Turning to the exercise of its discretionary authority under Rule 5101, the Company's determination to allow a $33 million cash balance to decrease to approximately $25,000 over the course of 14 months without a means to adequately fund the Company's operations is very concerning to Nasdaq and a valid basis to exercise its discretionary authority under Rule 5101 to delist the Company. The Listing Council agrees with Staff's position that bringing the Company to the brink of insolvency by spending down corporate assets to this level is not an ordinary event, but rather irresponsible, reckless and inconsistent with conduct expected of a Nasdaq- listed company. In addition, the Company was slow to react to its liquidity crisis, as there is adequate evidence in the record to conclude that it knew of its liquidity issues several months before it secured the related party revolving loan, in contrast to the Company's assertion that there were no other alternatives due to a lack of time. While remedial steps were taken by the Company, it is unclear that such steps will adequately address the issues that gave rise to Staff's delisting determination. The Company remains unable to assert any material control over its subsidiaries in terms of funding the Company's operations, and receives its operating capital from a revolving loan agreement with a company controlled by subsidiary executives. In addition, the lack of control of its subsidiaries presents a bevy of concerns, including questions surrounding the Company's internal controls over accounting and other U.S. federal regulatory obligations.

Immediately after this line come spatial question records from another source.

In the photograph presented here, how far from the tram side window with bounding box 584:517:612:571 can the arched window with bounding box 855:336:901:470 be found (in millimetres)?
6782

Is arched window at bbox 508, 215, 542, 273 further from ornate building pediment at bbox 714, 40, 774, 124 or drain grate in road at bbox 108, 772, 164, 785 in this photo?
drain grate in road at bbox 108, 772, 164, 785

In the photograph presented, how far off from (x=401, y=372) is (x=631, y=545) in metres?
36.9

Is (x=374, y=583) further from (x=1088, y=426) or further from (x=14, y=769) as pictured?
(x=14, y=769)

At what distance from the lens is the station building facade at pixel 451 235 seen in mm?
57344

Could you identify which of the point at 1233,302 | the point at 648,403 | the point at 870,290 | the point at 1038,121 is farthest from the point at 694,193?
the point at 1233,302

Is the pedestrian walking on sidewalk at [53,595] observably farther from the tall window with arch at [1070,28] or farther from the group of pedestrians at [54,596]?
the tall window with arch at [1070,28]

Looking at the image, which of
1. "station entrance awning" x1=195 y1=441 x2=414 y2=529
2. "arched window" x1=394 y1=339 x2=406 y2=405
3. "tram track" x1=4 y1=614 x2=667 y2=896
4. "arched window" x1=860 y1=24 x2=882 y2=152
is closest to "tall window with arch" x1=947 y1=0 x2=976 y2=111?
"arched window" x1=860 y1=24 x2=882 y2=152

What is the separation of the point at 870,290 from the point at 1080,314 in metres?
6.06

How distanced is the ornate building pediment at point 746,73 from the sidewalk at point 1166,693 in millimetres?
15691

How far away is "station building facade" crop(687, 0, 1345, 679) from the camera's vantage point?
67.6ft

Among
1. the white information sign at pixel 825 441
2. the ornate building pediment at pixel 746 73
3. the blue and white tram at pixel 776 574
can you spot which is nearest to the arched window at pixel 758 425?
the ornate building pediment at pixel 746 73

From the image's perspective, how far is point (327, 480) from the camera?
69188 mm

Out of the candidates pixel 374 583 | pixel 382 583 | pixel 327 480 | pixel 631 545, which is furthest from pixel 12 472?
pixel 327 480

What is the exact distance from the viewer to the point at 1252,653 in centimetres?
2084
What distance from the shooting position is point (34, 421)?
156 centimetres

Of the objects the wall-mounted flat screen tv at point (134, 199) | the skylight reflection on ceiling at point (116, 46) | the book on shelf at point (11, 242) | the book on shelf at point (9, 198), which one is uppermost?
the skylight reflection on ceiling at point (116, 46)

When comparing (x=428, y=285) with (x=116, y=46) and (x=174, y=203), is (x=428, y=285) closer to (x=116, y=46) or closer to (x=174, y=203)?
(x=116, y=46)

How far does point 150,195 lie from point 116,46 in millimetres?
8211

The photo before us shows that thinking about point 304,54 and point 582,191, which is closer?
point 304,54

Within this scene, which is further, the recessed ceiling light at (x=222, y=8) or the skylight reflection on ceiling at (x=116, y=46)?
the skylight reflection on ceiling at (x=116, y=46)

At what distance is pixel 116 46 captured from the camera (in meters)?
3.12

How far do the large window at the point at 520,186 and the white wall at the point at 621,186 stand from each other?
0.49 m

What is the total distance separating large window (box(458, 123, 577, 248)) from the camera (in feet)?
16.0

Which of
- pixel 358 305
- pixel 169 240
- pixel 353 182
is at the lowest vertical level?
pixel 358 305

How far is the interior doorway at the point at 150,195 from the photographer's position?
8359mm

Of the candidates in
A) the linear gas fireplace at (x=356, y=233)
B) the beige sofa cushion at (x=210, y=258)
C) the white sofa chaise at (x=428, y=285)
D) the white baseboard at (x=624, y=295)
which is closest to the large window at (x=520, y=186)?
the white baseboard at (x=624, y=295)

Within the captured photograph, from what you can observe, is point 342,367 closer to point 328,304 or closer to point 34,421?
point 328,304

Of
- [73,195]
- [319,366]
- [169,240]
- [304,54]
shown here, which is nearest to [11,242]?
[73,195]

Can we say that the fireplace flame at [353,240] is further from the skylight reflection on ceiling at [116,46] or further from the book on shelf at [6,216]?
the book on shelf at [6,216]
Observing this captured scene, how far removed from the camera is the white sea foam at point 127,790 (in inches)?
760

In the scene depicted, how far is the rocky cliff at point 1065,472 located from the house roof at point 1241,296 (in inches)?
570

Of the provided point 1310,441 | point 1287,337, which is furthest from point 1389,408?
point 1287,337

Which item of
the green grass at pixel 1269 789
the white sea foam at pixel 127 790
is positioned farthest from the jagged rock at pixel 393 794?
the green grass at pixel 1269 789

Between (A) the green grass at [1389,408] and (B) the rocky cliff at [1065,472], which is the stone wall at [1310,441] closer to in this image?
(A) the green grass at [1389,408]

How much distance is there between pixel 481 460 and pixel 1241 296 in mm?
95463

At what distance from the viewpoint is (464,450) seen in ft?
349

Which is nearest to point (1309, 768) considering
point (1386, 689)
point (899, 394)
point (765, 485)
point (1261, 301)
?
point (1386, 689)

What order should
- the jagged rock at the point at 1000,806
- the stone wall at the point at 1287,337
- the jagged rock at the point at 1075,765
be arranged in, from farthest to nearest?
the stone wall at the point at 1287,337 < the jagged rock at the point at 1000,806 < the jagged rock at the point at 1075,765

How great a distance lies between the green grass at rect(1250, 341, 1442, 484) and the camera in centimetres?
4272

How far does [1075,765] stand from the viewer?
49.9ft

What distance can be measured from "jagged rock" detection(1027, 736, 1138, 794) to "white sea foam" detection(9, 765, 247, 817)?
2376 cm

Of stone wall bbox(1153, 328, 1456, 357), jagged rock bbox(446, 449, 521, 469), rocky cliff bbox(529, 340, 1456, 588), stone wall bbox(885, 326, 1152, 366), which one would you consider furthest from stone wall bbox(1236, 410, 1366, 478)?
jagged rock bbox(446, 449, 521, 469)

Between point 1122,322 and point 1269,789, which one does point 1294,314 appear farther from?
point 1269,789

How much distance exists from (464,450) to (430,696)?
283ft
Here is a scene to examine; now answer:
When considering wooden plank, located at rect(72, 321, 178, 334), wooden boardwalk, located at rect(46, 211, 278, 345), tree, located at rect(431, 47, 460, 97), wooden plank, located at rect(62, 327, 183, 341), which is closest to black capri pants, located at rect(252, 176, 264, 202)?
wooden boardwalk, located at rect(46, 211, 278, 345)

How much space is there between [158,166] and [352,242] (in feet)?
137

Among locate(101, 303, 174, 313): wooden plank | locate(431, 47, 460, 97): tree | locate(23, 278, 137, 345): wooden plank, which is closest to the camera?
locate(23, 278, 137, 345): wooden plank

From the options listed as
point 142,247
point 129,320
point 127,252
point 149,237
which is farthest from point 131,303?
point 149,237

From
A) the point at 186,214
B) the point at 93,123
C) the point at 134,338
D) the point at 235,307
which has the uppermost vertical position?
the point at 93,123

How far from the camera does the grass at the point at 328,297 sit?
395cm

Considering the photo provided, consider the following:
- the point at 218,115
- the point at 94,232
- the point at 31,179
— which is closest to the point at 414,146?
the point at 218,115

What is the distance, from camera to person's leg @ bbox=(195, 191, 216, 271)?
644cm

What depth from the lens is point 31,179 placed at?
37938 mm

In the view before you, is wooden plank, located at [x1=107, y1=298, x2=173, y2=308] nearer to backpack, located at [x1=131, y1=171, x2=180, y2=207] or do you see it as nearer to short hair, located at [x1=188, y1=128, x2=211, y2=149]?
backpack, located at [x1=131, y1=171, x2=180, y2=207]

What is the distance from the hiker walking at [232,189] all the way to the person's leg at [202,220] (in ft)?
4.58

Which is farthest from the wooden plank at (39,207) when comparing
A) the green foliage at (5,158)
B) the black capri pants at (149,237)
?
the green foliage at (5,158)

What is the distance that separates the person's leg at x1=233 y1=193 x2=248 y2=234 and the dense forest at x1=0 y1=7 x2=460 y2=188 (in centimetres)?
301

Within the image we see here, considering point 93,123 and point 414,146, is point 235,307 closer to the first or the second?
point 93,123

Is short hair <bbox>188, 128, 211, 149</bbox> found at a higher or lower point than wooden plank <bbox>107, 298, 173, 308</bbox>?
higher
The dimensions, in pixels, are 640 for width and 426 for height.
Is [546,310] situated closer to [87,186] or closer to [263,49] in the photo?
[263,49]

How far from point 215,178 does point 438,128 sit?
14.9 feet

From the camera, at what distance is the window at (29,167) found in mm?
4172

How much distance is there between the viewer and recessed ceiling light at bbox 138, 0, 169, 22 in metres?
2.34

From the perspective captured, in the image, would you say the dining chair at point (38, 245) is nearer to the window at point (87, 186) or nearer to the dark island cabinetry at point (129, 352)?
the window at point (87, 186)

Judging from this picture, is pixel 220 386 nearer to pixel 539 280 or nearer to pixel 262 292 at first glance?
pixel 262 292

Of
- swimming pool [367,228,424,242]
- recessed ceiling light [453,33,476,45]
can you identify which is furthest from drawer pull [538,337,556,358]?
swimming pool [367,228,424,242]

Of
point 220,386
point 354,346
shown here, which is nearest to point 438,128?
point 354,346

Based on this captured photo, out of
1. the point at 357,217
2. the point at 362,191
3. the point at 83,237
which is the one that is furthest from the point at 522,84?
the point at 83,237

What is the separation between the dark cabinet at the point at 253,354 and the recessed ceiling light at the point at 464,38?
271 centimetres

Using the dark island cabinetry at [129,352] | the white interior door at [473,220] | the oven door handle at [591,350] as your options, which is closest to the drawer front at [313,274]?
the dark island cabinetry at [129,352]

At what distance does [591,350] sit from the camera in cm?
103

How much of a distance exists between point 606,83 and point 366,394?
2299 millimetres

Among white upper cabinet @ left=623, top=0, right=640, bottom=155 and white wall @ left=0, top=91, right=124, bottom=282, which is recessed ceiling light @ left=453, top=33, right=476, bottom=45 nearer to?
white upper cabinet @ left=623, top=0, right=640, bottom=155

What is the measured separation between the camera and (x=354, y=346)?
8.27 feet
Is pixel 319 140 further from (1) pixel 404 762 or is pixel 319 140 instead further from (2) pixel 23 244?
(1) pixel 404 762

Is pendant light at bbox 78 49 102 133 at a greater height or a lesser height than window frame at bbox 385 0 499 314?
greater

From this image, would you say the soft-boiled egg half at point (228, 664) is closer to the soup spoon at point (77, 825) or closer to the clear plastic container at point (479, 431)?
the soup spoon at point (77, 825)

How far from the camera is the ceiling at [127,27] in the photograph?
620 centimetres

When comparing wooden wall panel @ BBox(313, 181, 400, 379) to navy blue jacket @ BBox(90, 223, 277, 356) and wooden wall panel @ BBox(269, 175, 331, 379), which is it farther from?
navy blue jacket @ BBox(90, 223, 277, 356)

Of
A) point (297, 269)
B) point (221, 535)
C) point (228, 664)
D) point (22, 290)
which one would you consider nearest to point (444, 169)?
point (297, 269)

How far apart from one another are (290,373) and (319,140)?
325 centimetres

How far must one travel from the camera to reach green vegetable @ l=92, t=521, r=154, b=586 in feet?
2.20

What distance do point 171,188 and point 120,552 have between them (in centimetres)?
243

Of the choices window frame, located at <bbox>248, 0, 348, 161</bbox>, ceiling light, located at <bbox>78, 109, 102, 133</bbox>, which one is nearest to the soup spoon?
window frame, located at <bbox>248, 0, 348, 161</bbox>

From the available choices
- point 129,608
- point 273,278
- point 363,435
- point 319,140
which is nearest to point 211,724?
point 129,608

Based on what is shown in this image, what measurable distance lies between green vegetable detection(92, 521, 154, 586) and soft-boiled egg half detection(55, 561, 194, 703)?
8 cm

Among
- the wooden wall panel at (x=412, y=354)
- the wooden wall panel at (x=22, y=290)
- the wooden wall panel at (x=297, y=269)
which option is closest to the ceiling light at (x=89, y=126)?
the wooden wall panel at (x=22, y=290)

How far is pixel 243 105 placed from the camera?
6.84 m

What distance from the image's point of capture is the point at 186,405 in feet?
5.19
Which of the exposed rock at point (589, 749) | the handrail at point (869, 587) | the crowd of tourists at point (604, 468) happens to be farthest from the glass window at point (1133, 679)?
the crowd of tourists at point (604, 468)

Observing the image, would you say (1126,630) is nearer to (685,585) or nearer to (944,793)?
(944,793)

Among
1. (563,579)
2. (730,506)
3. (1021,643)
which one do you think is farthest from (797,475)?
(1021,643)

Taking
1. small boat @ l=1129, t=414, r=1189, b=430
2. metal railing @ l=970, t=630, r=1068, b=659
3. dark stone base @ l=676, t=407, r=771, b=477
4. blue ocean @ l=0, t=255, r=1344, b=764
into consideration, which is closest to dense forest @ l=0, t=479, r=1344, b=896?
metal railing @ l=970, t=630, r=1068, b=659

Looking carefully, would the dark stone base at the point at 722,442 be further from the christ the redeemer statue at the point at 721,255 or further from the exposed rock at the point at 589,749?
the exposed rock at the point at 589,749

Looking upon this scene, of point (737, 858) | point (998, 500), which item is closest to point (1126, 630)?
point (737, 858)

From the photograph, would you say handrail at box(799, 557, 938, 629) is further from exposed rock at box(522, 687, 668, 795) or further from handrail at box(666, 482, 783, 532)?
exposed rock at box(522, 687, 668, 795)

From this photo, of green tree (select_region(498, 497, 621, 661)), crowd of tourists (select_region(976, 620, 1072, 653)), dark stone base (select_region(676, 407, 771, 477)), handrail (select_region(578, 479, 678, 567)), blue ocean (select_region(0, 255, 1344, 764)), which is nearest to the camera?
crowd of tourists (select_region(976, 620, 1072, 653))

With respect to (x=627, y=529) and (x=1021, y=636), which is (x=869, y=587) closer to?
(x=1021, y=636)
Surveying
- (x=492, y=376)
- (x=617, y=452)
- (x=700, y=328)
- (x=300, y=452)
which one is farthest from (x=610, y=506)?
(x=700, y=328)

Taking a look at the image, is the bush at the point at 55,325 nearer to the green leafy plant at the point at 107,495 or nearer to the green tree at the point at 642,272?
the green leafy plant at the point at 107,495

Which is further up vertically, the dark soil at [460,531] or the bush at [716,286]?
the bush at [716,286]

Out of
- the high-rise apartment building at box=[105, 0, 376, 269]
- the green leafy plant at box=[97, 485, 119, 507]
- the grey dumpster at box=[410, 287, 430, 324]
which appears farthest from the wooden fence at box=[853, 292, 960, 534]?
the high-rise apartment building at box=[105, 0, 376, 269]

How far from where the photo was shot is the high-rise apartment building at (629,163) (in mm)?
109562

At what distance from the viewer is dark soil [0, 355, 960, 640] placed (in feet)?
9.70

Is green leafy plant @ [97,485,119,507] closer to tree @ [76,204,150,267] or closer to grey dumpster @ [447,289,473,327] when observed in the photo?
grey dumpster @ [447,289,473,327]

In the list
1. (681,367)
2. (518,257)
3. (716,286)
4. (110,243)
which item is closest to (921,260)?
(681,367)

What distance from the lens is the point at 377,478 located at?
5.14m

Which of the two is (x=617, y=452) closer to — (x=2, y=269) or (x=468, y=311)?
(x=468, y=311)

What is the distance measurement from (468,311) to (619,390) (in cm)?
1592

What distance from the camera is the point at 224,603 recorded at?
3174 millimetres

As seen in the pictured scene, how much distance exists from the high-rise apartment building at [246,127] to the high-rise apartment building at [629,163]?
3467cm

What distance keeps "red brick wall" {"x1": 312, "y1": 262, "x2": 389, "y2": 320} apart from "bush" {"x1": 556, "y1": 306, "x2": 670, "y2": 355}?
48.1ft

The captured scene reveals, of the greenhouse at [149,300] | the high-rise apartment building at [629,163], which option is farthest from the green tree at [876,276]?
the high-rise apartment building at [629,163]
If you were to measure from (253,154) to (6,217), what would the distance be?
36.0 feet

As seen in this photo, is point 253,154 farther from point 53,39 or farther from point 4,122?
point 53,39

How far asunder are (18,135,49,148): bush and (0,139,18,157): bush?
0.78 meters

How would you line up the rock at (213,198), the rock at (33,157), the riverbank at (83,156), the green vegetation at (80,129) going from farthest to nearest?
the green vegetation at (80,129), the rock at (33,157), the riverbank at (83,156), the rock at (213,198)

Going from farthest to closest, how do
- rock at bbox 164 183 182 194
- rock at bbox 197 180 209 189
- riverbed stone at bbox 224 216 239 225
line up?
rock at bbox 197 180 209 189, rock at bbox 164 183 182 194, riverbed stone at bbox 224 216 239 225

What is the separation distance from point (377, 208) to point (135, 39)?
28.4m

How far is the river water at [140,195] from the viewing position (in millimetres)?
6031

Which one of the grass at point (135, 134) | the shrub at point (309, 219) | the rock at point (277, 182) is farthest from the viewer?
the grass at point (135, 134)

As noted in the record, the new Company executives provided a qualified attestation to the Company's financial reports.
 
Addressing the Company's assertion that the delisting is not in the public interest, the Commission has long recognized that Nasdaq is vested with discretionary authority to deny an issuer's request that its securities be included in Nasdaq, and holds that Nasdaq's primary concern in making listing determinations should be the protection of prospective investors. In Tassaway, the SEC stated that “while exclusion from Nasdaq may hurt existing shareholders, the primary emphasis must be placed on the interest of prospective public investors and that this latter group is entitled to assume that the securities in [Nasdaq] meet [its] standards.” It is against this regulatory backdrop that the Listing Council finds that it was appropriate to deny continued listing to a company that (1) allowed a $33 million cash balance to decrease to approximately $25,000 over the course of 14 months without a means to adequately fund the Company's operations; (2) chose to rely on funding from employees of its Chinese subsidiaries to avoid insolvency, with no apparent consideration of other sources; (3) experienced significant management turnover; (4) has a lack of contractual arrangements with its Chinese subsidiaries that allow for the transfer of funds from China to the U.S. for business expenses.
 
Although the Company's ties to a stock promoter with a regulatory history and his affiliates continued during the time that the Company took the actions at issue in this matter through the initiation of the appeal to the Listing Council, it appears that the Company has taken action to sever such ties at this time. Moreover, as the Panel noted, the Company has taken some steps to resolve some of the issues that have raised Staff's concerns. Nonetheless, the Listing Council does not believe that the Company should be listed on Nasdaq at this time. The issues arising from the recent press release and Staff's subsequent investigation are very concerning, and are representative of a Company clearly not prepared for the rigors and responsibilities that are demanded of listed companies. As such, it is consistent with the discretion afforded under Rule 5101 to delist the Company to protect investors while allowing the Company to demonstrate over time its ability to act as a responsible corporate citizen.
 
Accordingly, the Listing Council affirms the Panel decision to deny continued listing to the Company based on the exercise of the broad discretionary authority under Rule 5101.